▶ _Set exercise_
Copy the listing word for word, starting at the line with "Is the man in" and continuing through the final line.

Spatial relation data
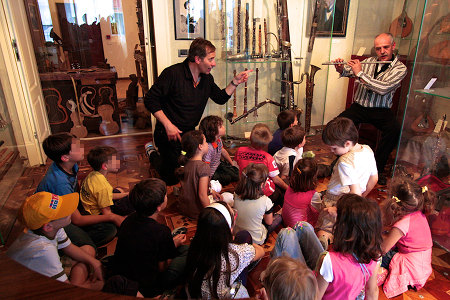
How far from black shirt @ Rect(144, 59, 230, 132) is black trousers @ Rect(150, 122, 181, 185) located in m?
0.18

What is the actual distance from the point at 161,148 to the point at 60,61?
7.73 ft

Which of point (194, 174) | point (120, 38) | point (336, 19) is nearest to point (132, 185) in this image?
point (194, 174)

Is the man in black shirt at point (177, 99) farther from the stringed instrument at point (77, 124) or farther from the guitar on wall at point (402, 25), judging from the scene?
the guitar on wall at point (402, 25)

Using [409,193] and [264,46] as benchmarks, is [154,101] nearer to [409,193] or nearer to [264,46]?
[264,46]

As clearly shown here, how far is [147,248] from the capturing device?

▶ _Answer to the problem_
Is the man in black shirt at point (177, 99) farther from the stringed instrument at point (77, 124) or farther from the guitar on wall at point (402, 25), judging from the scene?
the guitar on wall at point (402, 25)

Using [409,193] and [264,46] as benchmarks, is [154,101] nearer to [409,193] or nearer to [264,46]?
[264,46]

As clearly shown here, how far is [147,248] from the capturing device?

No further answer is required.